У них умное правительство. Они закачивают бешеные деньги в науку и делают это очень умно. Если двадцать лет назад мне присылали какую-нибудь китайскую статью на рецензию из какого-нибудь международного журнала и меня, не хочу никого обидеть, душил смех, то сейчас от них приходят очень серьезные статьи. Китайцы научились работать, научились писать. Конечно – не все. По-прежнему много рутинной, балластной химии, статей, в которых нет никаких идей, а просто бестолковый перебор, такая серая рутина.
Да не только Китай этим отличается.
Они особенно – просто потому, что их много. Но при всем при том они не только закачали большие деньги в науку, но и воспитали новое поколение руководителей науки– это люди моего возраста и моложе, которые уже прошли обучение, воспитание, стажировки в Штатах, в Европе и вернулись назад, потому что им предложили очень хорошие условия. Они возглавили лаборатории, в которые привнесли самые новые и авангардные направления в науке, свежие идеи.
Американцы хорошо поработали на китайскую науку и взрастили себе хороших конкурентов.
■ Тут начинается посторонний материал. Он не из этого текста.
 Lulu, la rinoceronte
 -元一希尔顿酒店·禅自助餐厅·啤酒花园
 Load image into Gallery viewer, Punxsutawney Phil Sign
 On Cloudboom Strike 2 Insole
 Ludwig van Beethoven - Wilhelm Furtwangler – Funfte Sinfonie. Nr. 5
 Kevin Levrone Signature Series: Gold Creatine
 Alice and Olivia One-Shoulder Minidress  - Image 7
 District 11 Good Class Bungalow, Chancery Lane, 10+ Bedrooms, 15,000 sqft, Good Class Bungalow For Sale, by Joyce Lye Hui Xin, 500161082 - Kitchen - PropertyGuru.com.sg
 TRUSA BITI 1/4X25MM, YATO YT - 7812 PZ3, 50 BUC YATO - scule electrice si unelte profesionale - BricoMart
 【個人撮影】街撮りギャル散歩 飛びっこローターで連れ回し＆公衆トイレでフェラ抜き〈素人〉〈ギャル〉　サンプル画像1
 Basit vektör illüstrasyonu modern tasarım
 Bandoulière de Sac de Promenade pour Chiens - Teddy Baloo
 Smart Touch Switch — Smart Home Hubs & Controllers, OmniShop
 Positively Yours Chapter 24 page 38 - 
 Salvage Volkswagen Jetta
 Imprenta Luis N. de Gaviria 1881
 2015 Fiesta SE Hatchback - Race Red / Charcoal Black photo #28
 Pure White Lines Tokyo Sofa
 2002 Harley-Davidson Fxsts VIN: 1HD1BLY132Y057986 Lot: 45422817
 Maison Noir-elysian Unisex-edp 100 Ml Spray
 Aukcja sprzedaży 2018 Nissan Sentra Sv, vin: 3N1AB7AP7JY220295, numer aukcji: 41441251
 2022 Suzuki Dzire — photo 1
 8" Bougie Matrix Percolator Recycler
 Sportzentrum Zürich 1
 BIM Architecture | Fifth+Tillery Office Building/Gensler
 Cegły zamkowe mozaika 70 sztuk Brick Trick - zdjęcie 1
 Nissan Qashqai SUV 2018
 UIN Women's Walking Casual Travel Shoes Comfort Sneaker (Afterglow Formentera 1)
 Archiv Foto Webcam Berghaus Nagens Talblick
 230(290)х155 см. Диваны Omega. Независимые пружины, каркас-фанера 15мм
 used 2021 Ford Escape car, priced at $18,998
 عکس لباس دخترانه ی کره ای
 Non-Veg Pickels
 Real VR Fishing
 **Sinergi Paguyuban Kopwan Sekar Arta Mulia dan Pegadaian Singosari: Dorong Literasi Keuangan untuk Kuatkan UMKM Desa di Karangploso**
Не только американцы. Все приложились к этому процессу. Я регулярно приезжаю в Китай – и каждый раз поражаюсь. Очень много сильных лабораторий, мирового уровня. И денег в лабораториях полно, и у каждого по двадцать аспирантов. Почти все реактивы – свои, китайские. Оборудование и приборы – тоже. Это не как у нас, когда ждешь реактив по полгода. А когда тебе его привезут, начинаешь голову ломать – и зачем же я его заказал? Уже и не помню, потому что за эти полгода столько всего случилось и произошло.
Ваши сотрудники в институте считают вас настоящим и успешным ученым, навела справки. Что такое успешный ученый? Каким набором качеств сегодня, в XXI веке, должен обладать человек, чтобы стать успешным ученым?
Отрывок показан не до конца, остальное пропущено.